[snazz]

Fuzzing is fun! If you're doing it on your personal computer (as opposed to a cloud VM somewhere), I'd suggest putting the testcase output directory on a spinning-rust hard drive that you don't care about instead of your (presumably much more expensive) internal SSD. It creates an impressive number of disk writes.

I've been thinking about fuzzing JavaScript code (not attacking V8 or SpiderMonkey, but the JS code itself). While JavaScript might not be vulnerable to buffer overflows and format string vulnerabilities, it certainly can have logic issues, unhandled exceptions, and DoS vulnerabilities that are exposed by fuzzing.

I took a look at the most-depended-on NPM packages. I'll try writing test harnesses on functions that take user input. Does anyone have any ideas for packages that could use some fuzz testing?

[segfaultbuserr]

> I'd suggest putting the testcase output directory on a spinning-rust hard drive that you don't care about instead of your (presumably much more expensive) internal SSD.

Even better, use the /dev/shm RAM disk if your memory is more than enough (although you should probably create an additional RAM disk with a size limit if you don't want a runaway program to accidentally drain your RAM). On a modern development machine, taking 2 GiB out for testcase issue is usually not a problem, and there's often a significant acceleration.

[vimslayer]

If you are interested in finding possible security holes, you could try finding prototype pollution bugs in basically any library that somehow handles user input. Utility libraries like lodash and underscore, argument parsers like yargs, minimist, others like moment, handlebars, DB/ODM tools like Mongoose, Knex, etc.

You'd look for code where input would be able to modify Object.prototype (or I guess some other constructor's prototype) unintentionally (and it's basically always unintentional).
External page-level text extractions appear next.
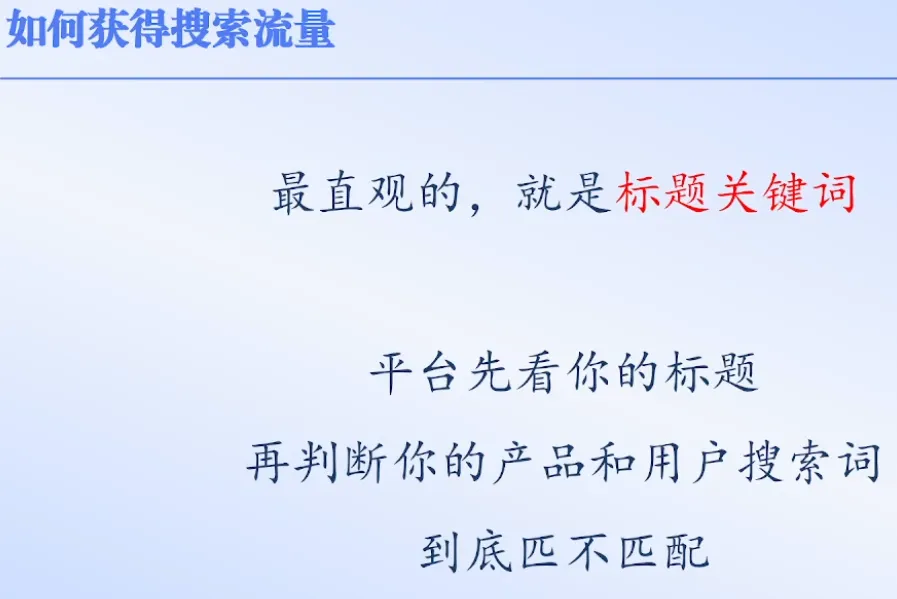 如何获得搜索流量

最直观的，就是标题关键词

平台先看你的标题
再判断你的产品和用户搜索词
到底匹不匹配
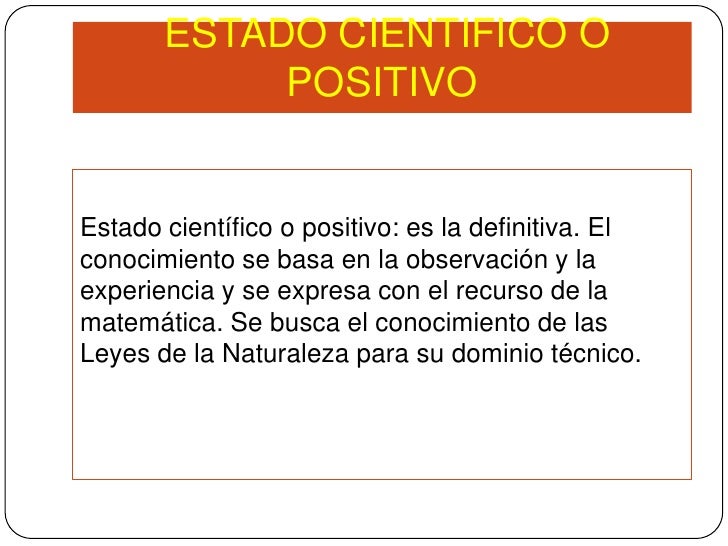 ESTADO CIENTIFICO O POSITIVO

Estado científico o positivo: es la definitiva. El conocimiento se basa en la observación y la experiencia y se expresa con el recurso de la matemática. Se busca el conocimiento de las Leyes de la Naturaleza para su dominio técnico.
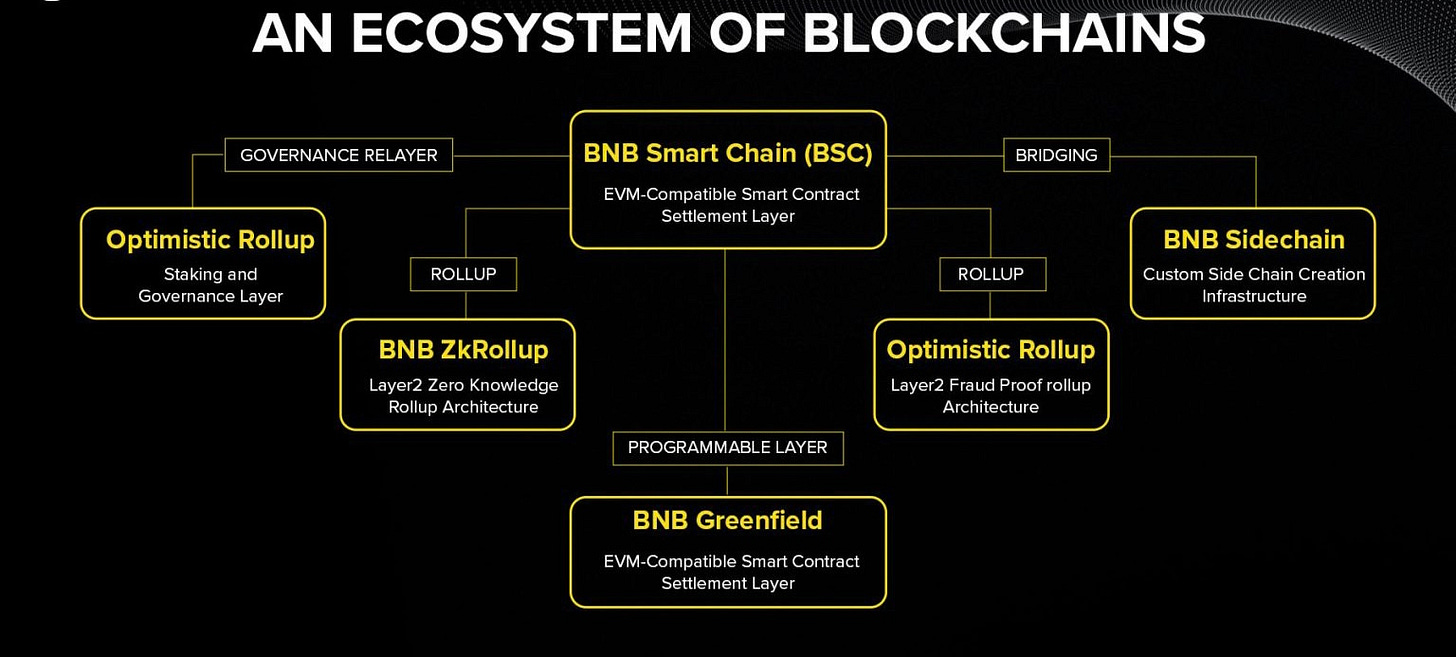 AN ECOSYSTEM OF BLOCKCHAINS

GOVERNANCE RELAYER

BNB Smart Chain (BSC)
EVM-Compatible Smart Contract Settlement Layer

BRIDGING

Optimistic Rollup
Staking and Governance Layer

ROLLUP

ROLLUP

BNB Sidechain
Custom Side Chain Creation Infrastructure

BNB ZkRollup
Layer2 Zero Knowledge Rollup Architecture

Optimistic Rollup
Layer2 Fraud Proof rollup Architecture

PROGRAMMABLE LAYER

BNB Greenfield
EVM-Compatible Smart Contract Settlement Layer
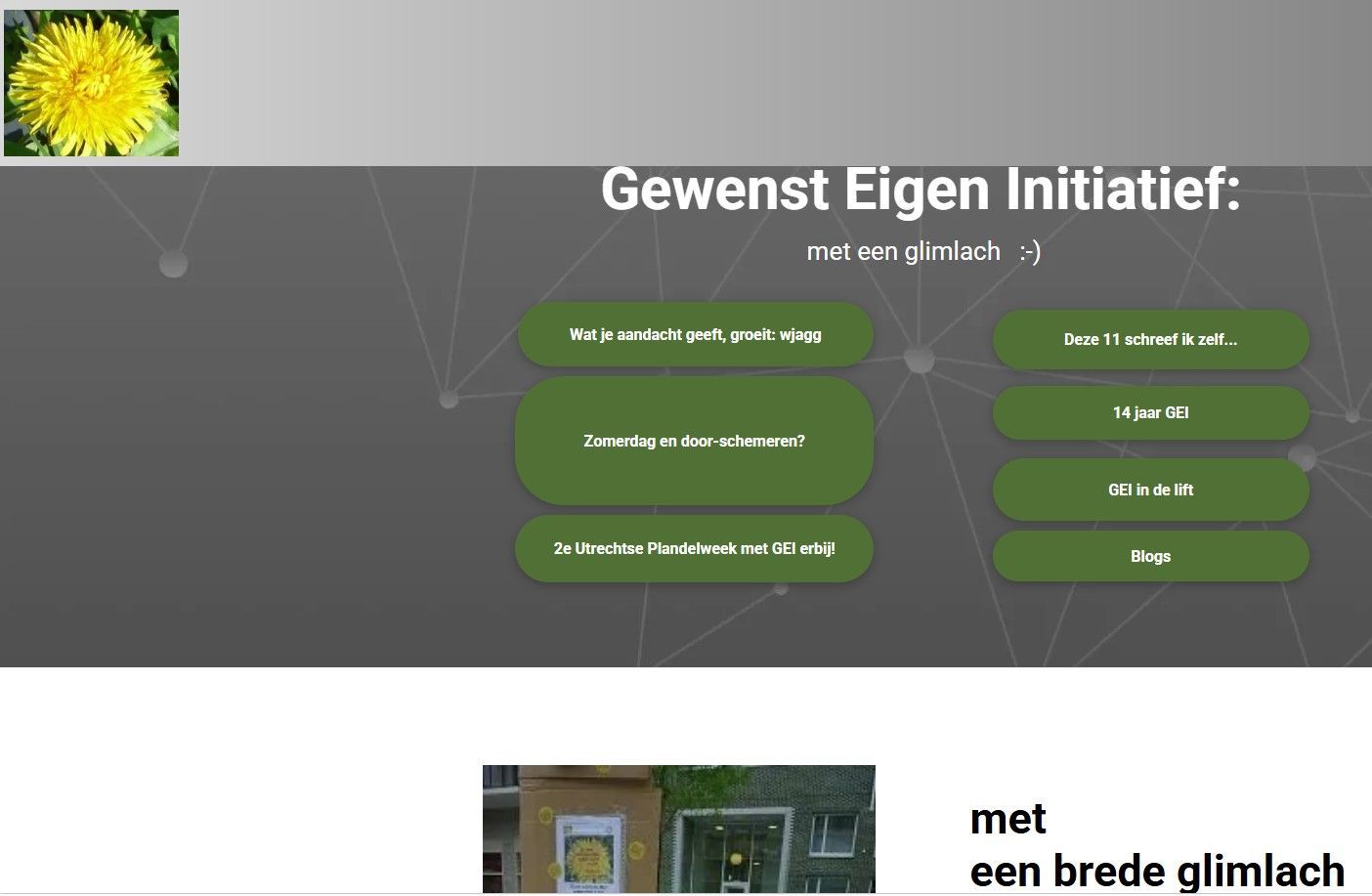 Gewenst Eigen Initiatief:

met een glimlach :-)

Wat je aandacht geeft, groeit: wjagg

Zomerdag en door-schemeren?

2e Utrechtse Plandelweek met GEI erbij!

Deze 11 schreef ik zelf...

14 jaar GEI

GEI in de lift

Blogs

met
een brede glimlach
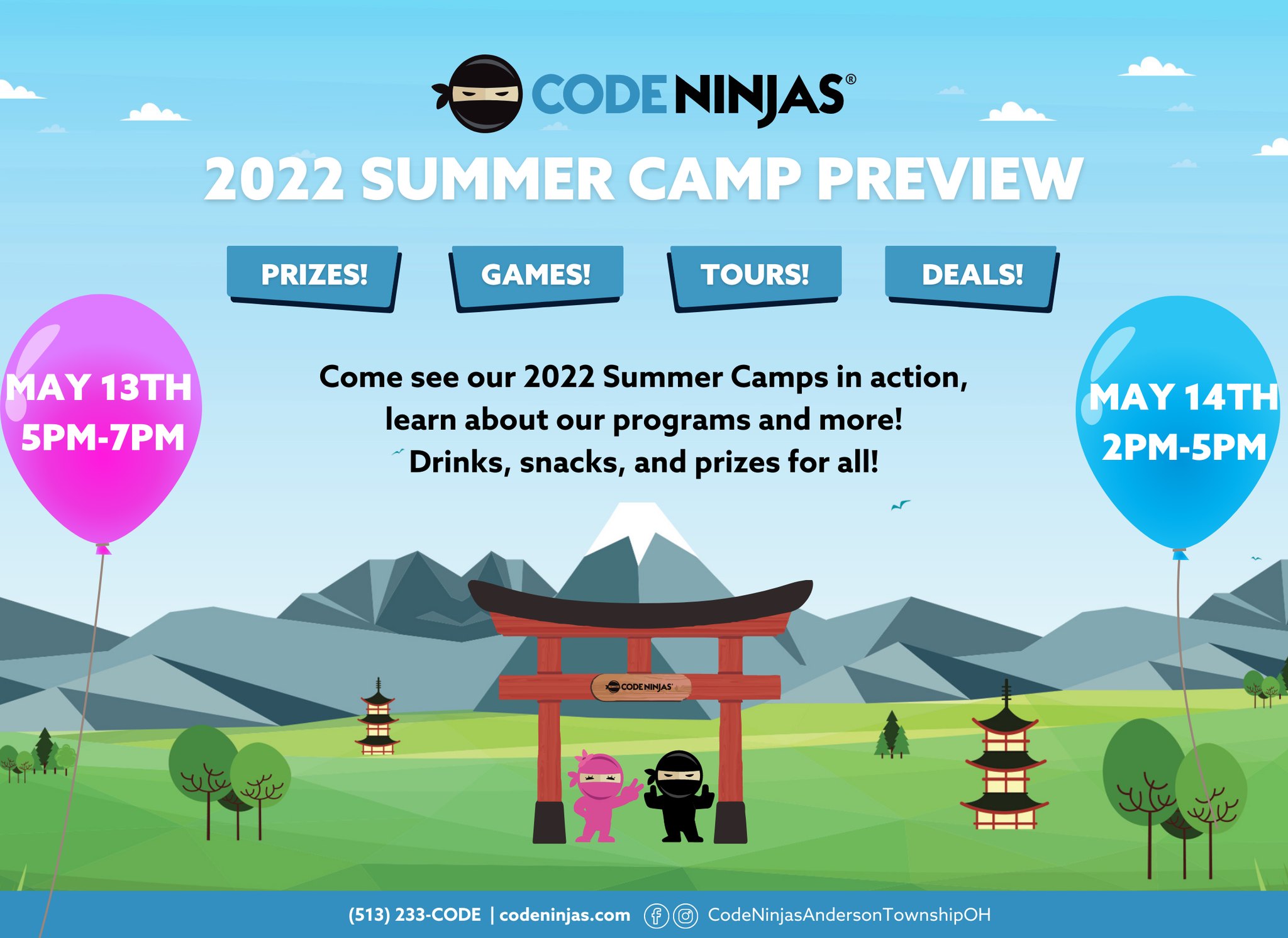 CODE NINJAS®

2022 SUMMER CAMP PREVIEW

PRIZES!

GAMES!

TOURS!

DEALS!

MAY 13TH
5PM-7PM

Come see our 2022 Summer Camps in action, learn about our programs and more! Drinks, snacks, and prizes for all!

MAY 14TH
2PM-5PM

CODE NINJAS

(513) 233-CODE | codeninjas.com CodeNinjasAndersonTownshipOH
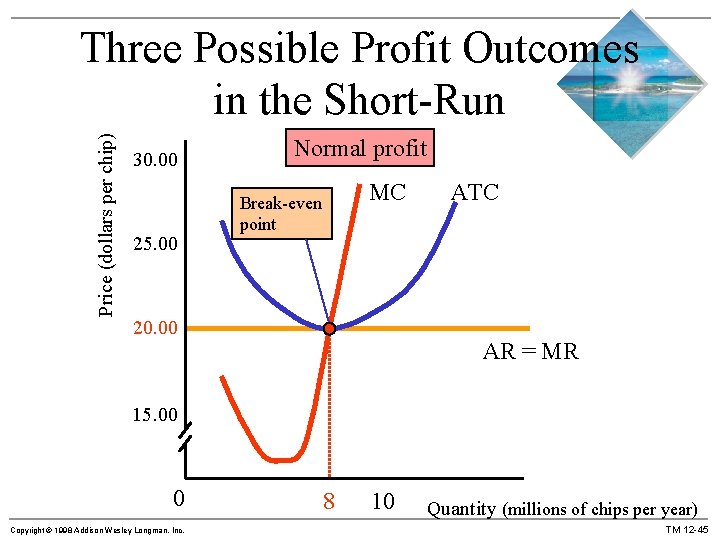 Three Possible Profit Outcomes in the Short-Run

Normal profit

Price (dollars per chip)

30.00

25.00

20.00

15.00

Break-even point

MC

ATC

AR = MR

0

8

10

Quantity (millions of chips per year)

Copyright © 1998 Addison Wesley Longman, Inc.

TM 12-45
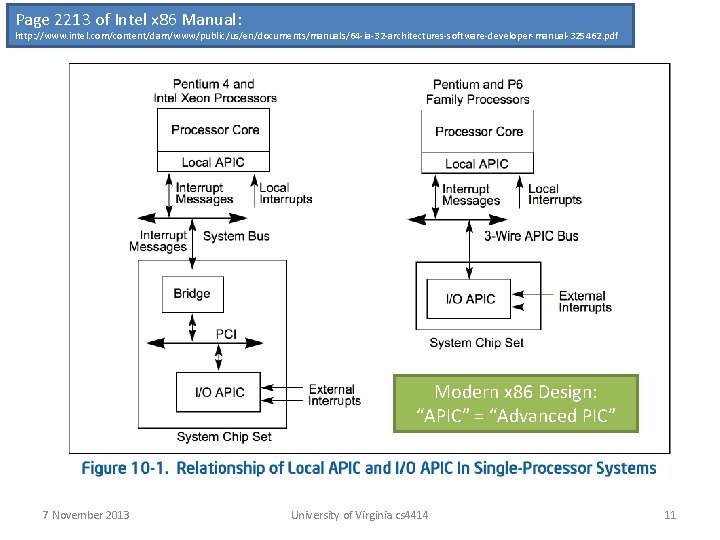 Page 2213 of Intel x86 Manual:
http://www.intel.com/content/dam/www/public/us/en/documents/manuals/64-ia-32-architectures-software-developer-manual-325462.pdf

Pentium 4 and Intel Xeon Processors

Processor Core

Local APIC

Interrupt Messages

Local Interrupts

Interrupt Messages

System Bus

Bridge

PCI

I/O APIC

External Interrupts

System Chip Set

Pentium and P6 Family Processors

Processor Core

Local APIC

Interrupt Messages

Local Interrupts

3-Wire APIC Bus

I/O APIC

External Interrupts

System Chip Set

Modern x86 Design: “APIC” = “Advanced PIC”

Figure 10-1. Relationship of Local APIC and I/O APIC In Single-Processor Systems

7 November 2013

University of Virginia cs4414

11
Example of such vulnerability found in Minimist https://snyk.io/vuln/SNYK-JS-MINIMIST-559764

These issues are a constant pain in the JS ecosystem and you wouldn't be the only one using fuzzing to try to find them.

[someguyorother]

If the files you are fuzzing are small, then you could just create a couple of gigs of tmpfs ramdisk with something like "mount -t tmpfs -o size=2G none /mnt/somewhere" and put your fuzz directory on there.

Then the impressive number of writes are all to memory, which should pose no problem.